The lull in downgrades on Alternative-A securities has come to an abrupt end as a result of rising delinquency.
Yesterday, Standard & Poor’s Ratings Service said it downgraded 5,589 ratings on 830 residential mortgage-backed securities. The Alt-A deals were issued between 2005 and 2007.
“The downgrades reflect our belief that credit enhancement for the affected classes will be insufficient to cover projected losses due to increased delinquencies,” S&P said.
The various classes were stress-tested to determine their ability to absorb losses — leading to the affirmation on 4,387 classes and prompting the downgrades.
“For example, in general, we would assess whether one class could withstand approximately 110 percent of our base-case loss assumptions to maintain a BB rating, while we would assess whether a different class could withstand approximately 120 percent of our base-case loss assumptions to maintain a BBB rating,” the New York-based firm explained. “Each class with an affirmed AAA rating can, in our view, withstand approximately 150 percent of our base-case loss assumptions under our analysis.”
Principal shortfalls or write-downs during the final period of cash-flow scenarios led to the lowering of ratings on some senior classes despite adequate coverage in prior periods. S&P pointed to the “structural mechanics” of the transactions in its analysis of final-period activity.
The downgrades followed five relatively quiet months of ratings activity for Alt-A RMBS.
Fitch ratings said in November that it downgraded 119 bonds in 85 RMBS transactions to D because of principal write-downs.
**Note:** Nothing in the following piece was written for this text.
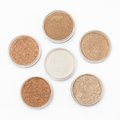 Loose cosmetic powder in jars Royalty Free Stock Image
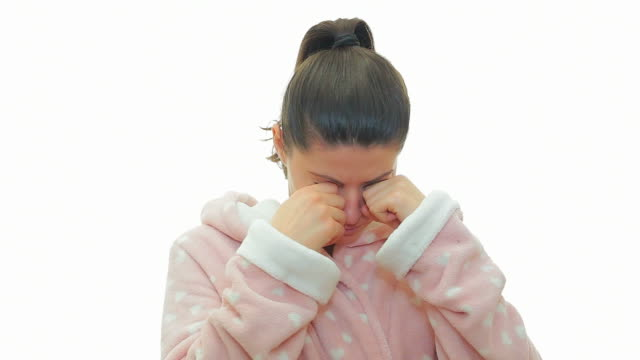 Young woman in bathrobe yawning on white background. video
There were 33 impacted Alt-A bonds, while 80 subprime bonds were affected.
Moody’s Investors Service reported that tranches of the following Alt-A transactions have been downgraded since September 2009.
- 123 tranches for $2.4 billion from 14 transactions issued by CitiMortgage in 2006 and 2007;
- certificates for $1.8 billion from seven GSAA Alt-A deals securitized in 2006 and 2007;
- 19 tranches for $634 million from Citigroup Mortgage Loan Trust, Series 2005-212;
- 16 classes for $577 million from CSFB Adjustable Rate Mortgage Trust 2005-8;
- $79 million in tranches from Banc of America Funding 2004-C Trust;
- eight certificates for $159 million from American Home Mortgage Investment Trust 2006-2;
- eight classes for $103 million from CSFB Mortgage-Backed Pass-Through Certificates, Series 2005-8; and
- two tranches of Bear Stearns ARM Trust 2005-9.
One piece of good Alt-A news was that Moody’s upgraded $89 million in certificates from GSAA Alt-A RMBS.